#### SUPPLIED PASSAGE:
2015 One Book Steamboat series set to have unique insight on “Go Set a Watchman” novel | SteamboatToday.com

2015 One Book Steamboat series set to have unique insight on “Go Set a Watchman” novel

Harper Lee's "Go Set a Watchman" is this year's One Book Steamboat community read. It is the first book Lee has published in over 50 years.

— With the controversy surrounding Pulitzer Prize-winning author Harper Lee's newly published novel, "Go Set A Watchman," it's difficult to say which story is valid.

Last Wednesday, however, Steamboat Springs had the opportunity to hear a different side of the story.

Schedule of One Book Steamboat events

Oct. 7: Screening of the newly updated award-winning documentary, “Hey Boo" — Bud Werner Memorial Library, Library Hall, 6:30 p.m.

#### JOB:
Reproduce the part of the One Book Steamboat article starting at "Schedule of One" and ending at "Hall, 6:30 p.m.", switching "documentary" to "film".

#### COLLECTED DATA:
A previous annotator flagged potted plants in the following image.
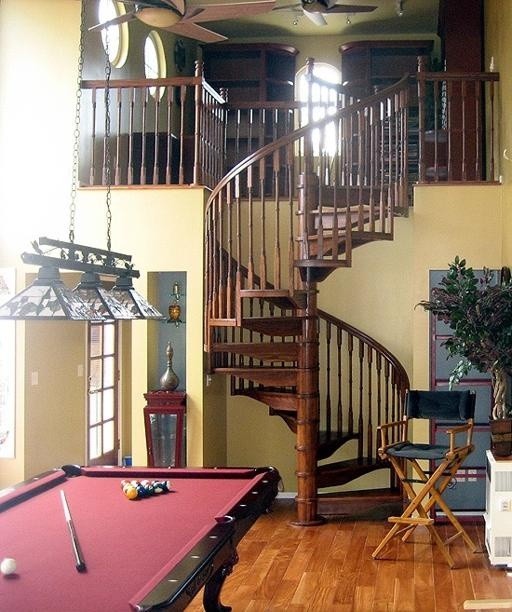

#### REPLY:
Schedule of One Book Steamboat events

Oct. 7: Screening of the newly updated award-winning film, “Hey Boo" — Bud Werner Memorial Library, Library Hall, 6:30 p.m.